The strong performance of AM8 may also be associated with its nano-sized droplet characteristics. Formulations containing droplets in the nanometer range provide a large interfacial area and improved dispersion of hydrophobic active compounds, which can enhance the solubilization, distribution, and retention of bioactive ingredients on treated surfaces [33]. Improved surface coverage may therefore facilitate more effective interaction between the antifungal compounds and the pathogen [34], contributing to the observed inhibition of C. gloeosporioides.

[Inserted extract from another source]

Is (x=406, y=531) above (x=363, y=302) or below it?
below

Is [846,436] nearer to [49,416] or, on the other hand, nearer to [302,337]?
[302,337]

These findings further support earlier reports demonstrating the antifungal activity of A. cathartica extracts against C. gloeosporioides [14,15] and highlight the advantage of microemulsion formulation in improving the delivery and practical application of plant-derived antifungal compounds. Overall, the results demonstrate that the optimized Allamanda-derived formulation represents a promising eco-friendly microemulsion biofungicide for the postharvest control of papaya anthracnose. In addition to effective disease suppression, the formulation maintained key fruit quality attributes and extended storage life, indicating its suitability for sustainable postharvest disease management. The successful integration of Allamanda-derived antifungal compounds into a stable microemulsion system highlights the potential of formulation technology to enhance the practical application of botanical biofungicides in postharvest disease management.

5. Conclusions

A novel botanical biofungicide based on Allamanda cathartica was successfully developed using a microemulsion formulation system. The optimized formulation demonstrated strong antifungal activity against Colletotrichum gloeosporioides, the causal agent of papaya anthracnose, while maintaining fruit quality during storage. Application of the Allamanda nanoemulsion reduced disease development without adversely affecting fruit firmness or soluble solids content, thereby contributing to extended postharvest storage life. These findings highlight the potential of Allamanda-based microemulsion formulations as eco-friendly and sustainable alternatives to conventional chemical fungicides for postharvest disease management in papaya.

6. Patents

The optimized formulation AM8 developed in this study is protected under a Malaysian patent (Patent No. PI2011004439).